───── 参考文本 ─────

3x264_frame_deblock_row()函数

 

        x264_frame_deblock_row()用于进行环路滤波(去块效应滤波)。该函数的定义位于common\deblock.cx264_frame_deblock_row()中有一个很长的宏定义“FILTER()”定义了函数调用的方式。FILTER( intra, dir, edge, qp, chroma_qp )中:

1)“intra”指定了是普通滤波(Bs=123)还是强滤波(Bs=4);

2)“dir”指定了滤波器的方向。0为水平滤波器(垂直边界),1为垂直滤波器(水平边界);

(3)“edge”指定了边界的位置。“0”,“1”,“2”,“3”分别代表了水平(或者垂直)的4条边界

 

        对应的代码分析如下:

 

/************====== x264_frame_deblock_row()函数 ======************/
/*
功能:去块效应滤波
*/
void x264_frame_deblock_row( x264_t *h, int mb_y )
{
    int b_interlaced = SLICE_MBAFF;
    int a = h->sh.i_alpha_c0_offset - QP_BD_OFFSET;
    int b = h->sh.i_beta_offset - QP_BD_OFFSET;
    int qp_thresh = 15 - X264_MIN( a, b ) - X264_MAX( 0, h->pps->i_chroma_qp_index_offset );
    int stridey   = h->fdec->i_stride[0];
    int strideuv  = h->fdec->i_stride[1];
    int chroma444 = CHROMA444;
    int chroma_height = 16 >> CHROMA_V_SHIFT;
    intptr_t uvdiff = chroma444 ? h->fdec->plane[2] - h->fdec->plane[1] : 1;

    for( int mb_x = 0; mb_x < h->mb.i_mb_width; mb_x += (~b_interlaced | mb_y)&1, mb_y ^= b_interlaced )
    {
        x264_prefetch_fenc( h, h->fdec, mb_x, mb_y );
        x264_macroblock_cache_load_neighbours_deblock( h, mb_x, mb_y );

        int mb_xy = h->mb.i_mb_xy;
        int transform_8x8 = h->mb.mb_transform_size[mb_xy];
        int intra_cur = IS_INTRA( h->mb.type[mb_xy] );
        uint8_t (*bs)[8][4] = h->deblock_strength[mb_y&1][h->param.b_sliced_threads?mb_xy:mb_x];

		//找到像素数据(宏块的大小是16x16)
        pixel *pixy = h->fdec->plane[0] + 16*mb_y*stridey  + 16*mb_x;
        pixel *pixuv = h->fdec->plane[1] + chroma_height*mb_y*strideuv + 16*mb_x;

        if( mb_y & MB_INTERLACED )
        {
            pixy -= 15*stridey;
            pixuv -= (chroma_height-1)*strideuv;
        }

        int stride2y  = stridey << MB_INTERLACED;
        int stride2uv = strideuv << MB_INTERLACED;
        
		//QP,用于计算环路滤波的门限值alpha和beta 
		int qp = h->mb.qp[mb_xy];
        int qpc = h->chroma_qp_table[qp];
        int first_edge_only = (h->mb.partition[mb_xy] == D_16x16 && !h->mb.cbp[mb_xy] && !intra_cur) || qp <= qp_thresh;

		/* 
         * 滤波顺序如下所示(大方框代表16x16块) 
         * 
         * +--4-+--4-+--4-+--4-+ 
         * 0    1    2    3    | 
         * +--5-+--5-+--5-+--5-+ 
         * 0    1    2    3    | 
         * +--6-+--6-+--6-+--6-+ 
         * 0    1    2    3    | 
         * +--7-+--7-+--7-+--7-+ 
         * 0    1    2    3    | 
         * +----+----+----+----+ 
         * 
         */  
        //一个比较长的宏,用于进行环路滤波  
        //根据不同的情况传递不同的参数  
        //几个参数的含义:  
        //intra:  
        //为“_intra”的时候:  
        //其中的“deblock_edge##intra()”展开为函数deblock_edge_intra()

─────

待完成任务>
1. 在参考文本中，FILTER宏的参数“dir”取0时表示什么？
2. 参考文本里的FILTER宏带有哪些参数？请全部列出。
3. 参考文本中，x264_frame_deblock_row()为什么要取出宏块的QP值（qp = h->mb.qp[mb_xy]）？

───── 数据列表 ─────

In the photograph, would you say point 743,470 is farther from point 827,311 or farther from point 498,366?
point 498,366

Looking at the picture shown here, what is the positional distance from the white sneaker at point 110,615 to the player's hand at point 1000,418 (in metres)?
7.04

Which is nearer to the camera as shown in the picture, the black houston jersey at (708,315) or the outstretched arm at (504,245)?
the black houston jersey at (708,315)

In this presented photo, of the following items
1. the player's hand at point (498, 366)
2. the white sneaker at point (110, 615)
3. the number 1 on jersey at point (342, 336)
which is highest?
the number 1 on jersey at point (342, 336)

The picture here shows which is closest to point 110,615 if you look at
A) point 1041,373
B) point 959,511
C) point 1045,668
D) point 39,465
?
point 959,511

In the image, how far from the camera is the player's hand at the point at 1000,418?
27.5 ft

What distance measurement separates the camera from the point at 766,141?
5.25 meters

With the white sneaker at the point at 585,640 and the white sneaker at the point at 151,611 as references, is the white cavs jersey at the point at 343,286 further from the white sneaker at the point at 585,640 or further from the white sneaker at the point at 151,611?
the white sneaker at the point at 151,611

─────
───── 数据列表 ─────

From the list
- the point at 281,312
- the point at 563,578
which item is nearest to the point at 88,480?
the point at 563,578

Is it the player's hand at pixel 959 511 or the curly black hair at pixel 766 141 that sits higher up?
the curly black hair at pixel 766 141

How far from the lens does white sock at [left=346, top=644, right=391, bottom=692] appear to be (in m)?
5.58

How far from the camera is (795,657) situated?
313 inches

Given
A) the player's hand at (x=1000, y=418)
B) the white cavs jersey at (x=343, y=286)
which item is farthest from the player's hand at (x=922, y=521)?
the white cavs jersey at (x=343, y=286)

─────

解答一览>
1. 表示水平滤波器（垂直边界）。

2. intra、dir、edge、qp、chroma_qp

3. 因为QP用于计算环路滤波的门限值alpha和beta。